Shike, an assistant researcher at Fudan Development Research Institute and director assistant at the Fudan Ping An Macroeconomic Research Center, believes that the recent wave of capital increases among small and medium-sized banks is fundamentally driven by stricter capital regulation, pressure on asset quality, and insufficient internal capital.

“The increased regulatory pressure on capital adequacy ratios is the direct cause. Some smaller banks are approaching regulatory red lines in core Tier 1 capital adequacy, making capital increases urgent to meet regulatory requirements. Asset quality-wise, loans are mainly concentrated in county real estate, micro and small enterprises, and local financing platforms, which have seen increased risks over the past few years. If non-performing loans rise, banks need to set aside more provisions, consuming more capital, which further forces them to raise capital,” Shike explained. “Additionally, banks typically raise capital through retained earnings or external financing, but many small and medium-sized banks are experiencing sluggish or declining profits, making it difficult to support capital expansion internally, thus relying on external capital injections.”

Minority Institutions Opt for “Slimming Down”

It is also noteworthy that, in this wave of capital increases, local state-owned assets have heavily entered the scene.

For example, on January 6, the Jiangxi Financial Regulatory Bureau announced approval for Jiangxi Wanli Rural Commercial Bank’s plan to change its registered capital through targeted share issuance, with Nanchang Meiling Agricultural and Forestry Development Co., Ltd. investing 38 million shares, increasing registered capital by 38 million yuan. Similarly, Qinghai Bank increased its registered capital by about 648 million yuan through a share issuance of 648 million shares, with Western Mining Group and Qinghai Provincial Transportation Holding Group gaining shareholder status.

Shike pointed out, “This round of small and medium-sized bank capital increases features ‘local government-led, state-owned platform funding.’ The entry of local state assets aims to stabilize regional financial systems, restore bank credit, and strengthen financial services for the local economy.” He added, “This helps prevent regional financial risks, boost market confidence, activate credit flows, serve the local real economy, and also improve shareholding concentration, streamline shareholder interests, and enhance the board structure, thereby improving bank operational quality.”

However, while many banks are increasing capital, a few are reducing it. On January 19, Shandong Yanggu Rural Commercial Bank was approved to reduce capital by 44.21 million yuan. On January 16, Beijing Mentougou Zhujiang Village Bank also received approval to decrease registered capital from 76.5 million yuan to 73.5 million yuan.

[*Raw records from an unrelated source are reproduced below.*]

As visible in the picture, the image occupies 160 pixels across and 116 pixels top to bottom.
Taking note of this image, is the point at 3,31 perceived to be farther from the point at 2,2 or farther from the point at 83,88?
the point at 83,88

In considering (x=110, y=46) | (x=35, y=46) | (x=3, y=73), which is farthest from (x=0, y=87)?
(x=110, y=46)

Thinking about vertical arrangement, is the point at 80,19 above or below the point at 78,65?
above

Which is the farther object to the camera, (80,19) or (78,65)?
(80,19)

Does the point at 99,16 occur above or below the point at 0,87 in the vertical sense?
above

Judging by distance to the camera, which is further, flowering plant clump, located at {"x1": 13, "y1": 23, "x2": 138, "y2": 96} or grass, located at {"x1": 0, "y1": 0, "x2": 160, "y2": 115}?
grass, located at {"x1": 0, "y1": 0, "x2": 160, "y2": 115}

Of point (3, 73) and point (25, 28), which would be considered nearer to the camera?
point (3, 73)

Dong Ximiao, Chief Economist at Zhaolian and Deputy Director of the Shanghai Financial Development Laboratory, pointed out that although bank capital increases and decreases seem opposite, they are both rational choices based on each bank’s own conditions and strategies. Overall, capital expansion remains the mainstream.

“Capital increases better support business expansion and future development, serve the real economy, and prepare for stricter regulation. Strengthening capital also enhances risk mitigation and loss absorption capacity, laying a more solid ‘safety cushion’ for future growth. In recent years, large commercial banks have received special policy funds like the Ministry of Finance’s special national bonds to further boost capital; some small and medium-sized banks have raised capital through private placements, bond issuance, or by introducing state assets to meet business and regulatory needs,” Dong explained. “On the other hand, some banks are ‘shrinking’ in a countertrend, which helps align with shareholder and strategic adjustments, optimize redundant capital, and resolve historical burdens—an essential part of reform and risk mitigation for small and medium-sized banks.”